ZFS on single virtual disk

btrfsfile-servertruenaszfs

  • How do companies manage large file servers (e.g. 17 TB) and their related
    backups on a very tight-budget?
  • Is it ok to use ZFS (or BTRFS) on a single virtual disk for its copy-on-write nature to eliminate the need for fsck? (i.e. not for its RAID, snapshot, etc. features)

Specific situation:

We need to retire an ancient problematic storage system which was serving NFS storage for virtuals and is still our main file server. I now have a new 40TB iSCSI FreeNAS-based storage system and have already vMotion’ed all virtuals from old storage to new, but the 17 TB of SMB/CIFS & AFP shared files remain.

Backups are done via rsync which takes to long to scan 17 TB, so we’ve split into two volumes:

  • 13 TB on a read-only “archive” volume for files that haven’t been
    modified for a year. To backup we simply make onsite and offsite
    copies using rsync – no need for daily backup versions.
  • 4 TB live writable storage.
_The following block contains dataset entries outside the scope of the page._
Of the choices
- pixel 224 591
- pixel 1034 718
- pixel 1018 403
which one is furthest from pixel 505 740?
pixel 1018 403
This is backed up daily with rsync and uses hard-links to create “snapshots” / versions of the state of the
    file server on that particular day, so that we can recover
    overwritten files.

IT staff move files from archive to live when modifications are required, but these requests are now multiple times a day and no longer acceptable.

Original plan:

  • Create a virtual Linux file server.
  • Create 2x virtual disks on our new 40TB storage system. (13 TB archive + 4 TB writable live)
  • Format above disks with ext4 file systems
  • Use UnionFS with cow mount option to present a single unified view of above file systems to users, with all writes going to the 4TB writable system.
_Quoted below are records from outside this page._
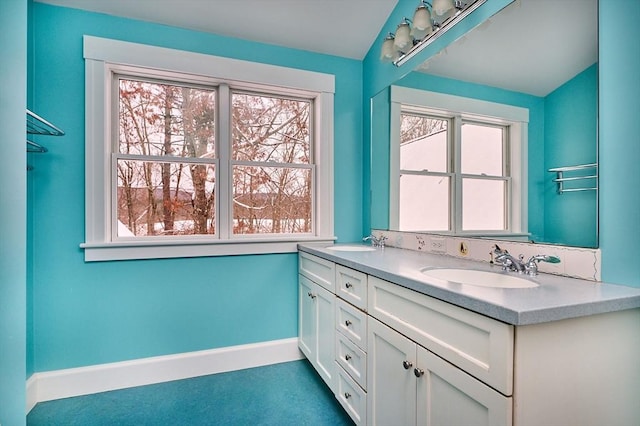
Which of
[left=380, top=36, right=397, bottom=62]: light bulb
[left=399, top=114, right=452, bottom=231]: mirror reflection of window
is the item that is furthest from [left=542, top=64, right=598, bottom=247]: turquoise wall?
[left=380, top=36, right=397, bottom=62]: light bulb

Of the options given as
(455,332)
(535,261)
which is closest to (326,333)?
(455,332)

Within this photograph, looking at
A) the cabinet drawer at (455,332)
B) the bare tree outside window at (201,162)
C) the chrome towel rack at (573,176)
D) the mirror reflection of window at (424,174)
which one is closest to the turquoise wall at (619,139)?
the chrome towel rack at (573,176)

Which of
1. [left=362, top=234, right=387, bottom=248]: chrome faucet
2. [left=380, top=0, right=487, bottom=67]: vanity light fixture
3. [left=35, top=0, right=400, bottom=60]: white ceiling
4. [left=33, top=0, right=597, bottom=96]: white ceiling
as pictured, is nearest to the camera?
[left=33, top=0, right=597, bottom=96]: white ceiling

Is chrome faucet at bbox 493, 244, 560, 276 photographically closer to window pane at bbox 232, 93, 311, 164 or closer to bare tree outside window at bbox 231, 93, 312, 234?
bare tree outside window at bbox 231, 93, 312, 234

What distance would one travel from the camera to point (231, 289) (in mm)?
2285

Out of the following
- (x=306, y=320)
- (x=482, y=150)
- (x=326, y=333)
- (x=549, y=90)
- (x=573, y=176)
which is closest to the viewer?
(x=573, y=176)

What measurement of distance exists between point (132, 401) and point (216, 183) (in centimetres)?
141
Problems with original plan:

  • We are outgrowing the file-based nature of rsync as a backup tool, e.g. renaming a 1TB top-level folder results in a complete new copy of the entire 1TB folder. This would only add a few KB to a block-based backup.
  • Implementing UnionFS just adds yet another layer of complication to the whole system, which I would really like to avoid.
  • Due to rsync having to rescan the whole file server to compare changed files, it takes a very long time to complete backups, even if only a few files were changed.
  • It requires us to do continuous archiving to keep writable volume small enough for backups to complete overnight.
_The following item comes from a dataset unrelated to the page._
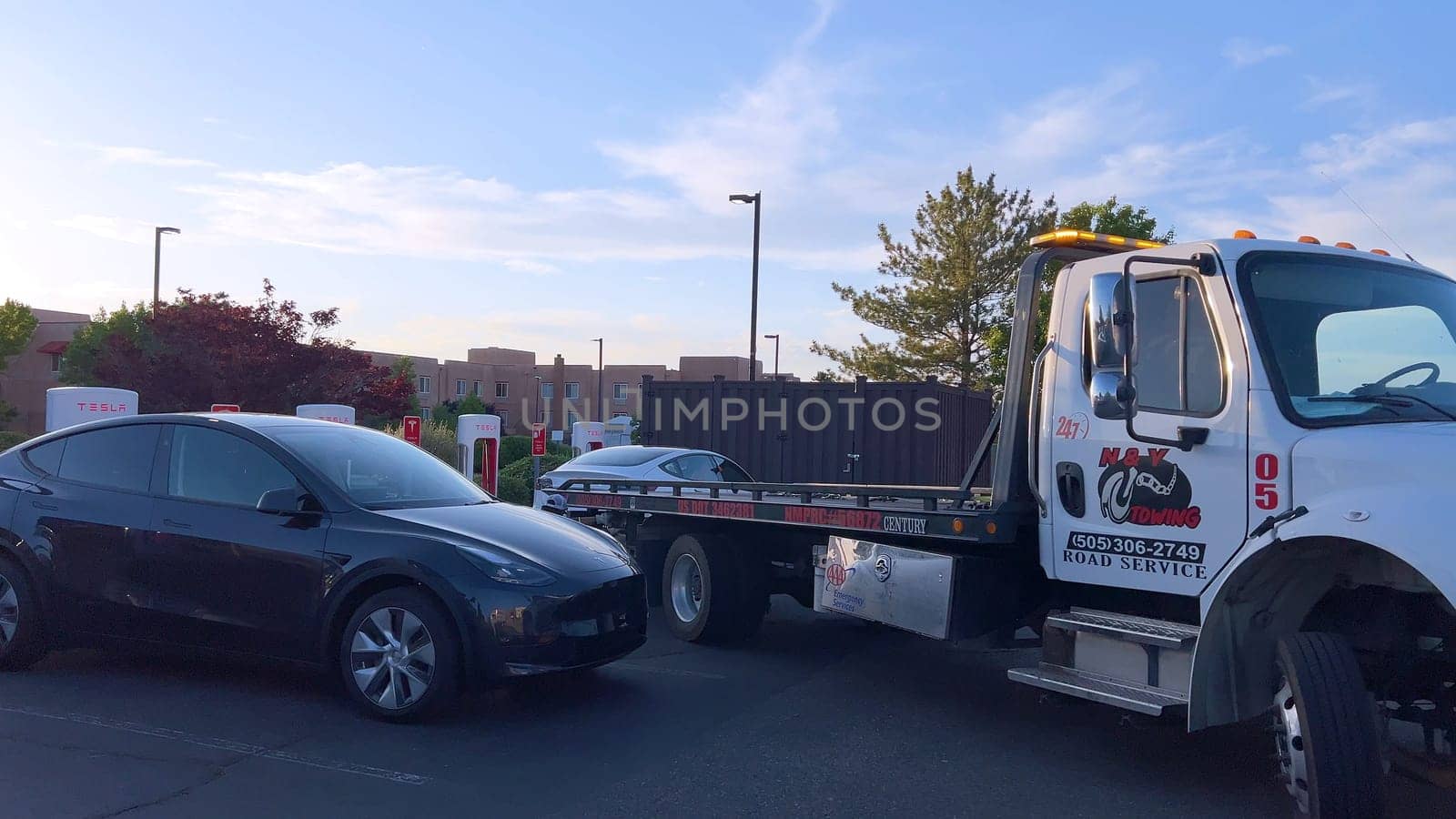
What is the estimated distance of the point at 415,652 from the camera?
19.3ft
Alternative plan 1: One large volume and ZFS snapshots for backups

  • Create planned Linux file server above, but with one large volume, instead of two, eliminating the need for UnionFS
  • To back up this very large server, which would take too long with rsync, use ZFS snapshots instead and use “zfs send” to replicate offsite.

Problem with alternative plan 1:

  • fsck on a 17 TB ext4 file system would take days! Imagine a Monday-morning incident requiring a restart and forced fsck at boot, or worse, a file system corruption!

Alternative plan 2: ZFS/BTRFS file system on Linux server

  • As per alternative plan 1, but use a copy-on-write file system such as ZFS or BTRFS instead of ext4, because these don’t require fsck.

Questions/concerns for alternative plan 2:

  • Both ZFS and BTRFS want direct access to raw disks to implement their own RAID and are therefore not normally used on virtual disks. How well will this work on a single virtual disk?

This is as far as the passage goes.